Sheikh Mushtaq
SRINAGAR, Feb 5 (2007) – Indian authorities have launched investigations into allegations that at least three innocent civilians were killed by security forces in Kashmir late last year, officials said on Monday, following public anger.
The investigations by the army and the Central Reserve Police Force (CRPF) began after news reports said the three men had been rounded up, killed in mock gunbattles and then passed off as Muslim militants fighting New Delhi’s rule.
“Based on reports appearing in the media on alleged involvement of the army/RR (Rashtriya Rifles) in fake encounters in Ganderbal area, the army has ordered an inquiry to investigate these cases,” army spokesman Lieutenant Colonel A.K. Mathur said.

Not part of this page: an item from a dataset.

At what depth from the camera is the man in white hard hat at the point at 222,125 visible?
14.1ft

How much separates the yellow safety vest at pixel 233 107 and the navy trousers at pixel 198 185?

“Disciplinary action will be initiated if anyone is found guilty.” Ganderbal is on the outskirts of Srinagar, Indian Kashmir’s main city.
The Rashtriya Rifles, a counter-insurgency arm of the army, operates together with local police and the CRPF against militants in the Himalayan territory.
Over the weekend, authorities arrested four policemen — including two senior officers — accused of killing the three men people in Ganderbal and passing them off as militants.
“According to initial investigations, army and CRPF personnel also participated with local police in two fake encounters,” said a police official, who did not want to be identified.
Local officials say that a policy of giving promotions and cash rewards to security forces for killing militants had led to abuses in the Himalayan territory. Human rights group also blame a culture of impunity.
Police said they have so far exhumed at least five bodies as part of their investigation into the Ganderbal killings. The dead men had been passed off as Pakistani or Kashmiri militants.
Kashmir’s main separatist alliance, the All Parties Hurriyat (freedom) Conference, demanded an impartial probe into what they say are thousands of disappearances since the insurgency began in 1989.
Thousands of people shouting “punish the killers” took to the streets in Kokernag area, 75 km (50 miles) south of Srinagar, the hometown of two of the victims.
“Down with security forces,” shouted the protesters, who also tried to torch the house of a policemen accused in the killings.
Mohammad Yasin Malik, a senior separatist leader, said he planned to begin a three-day fast and called for a general strike on Tuesday.
“It is no longer wise or fair to treat Kashmir’s fake encounters as isolated instances of injustice,” leading TV journalist Barkha Dutt wrote in the Hindustan Times.
“Even conservative, official estimates say more than 1,000 men have “disappeared” in the the last two decades. Why then should this judicial probe be limited to investigating just five complaints?”
The separatist revolt in the scenic region has killed more than 40,000 people since it began in 1989, officials say. Human rights groups put the toll at about 60,000 dead or missing.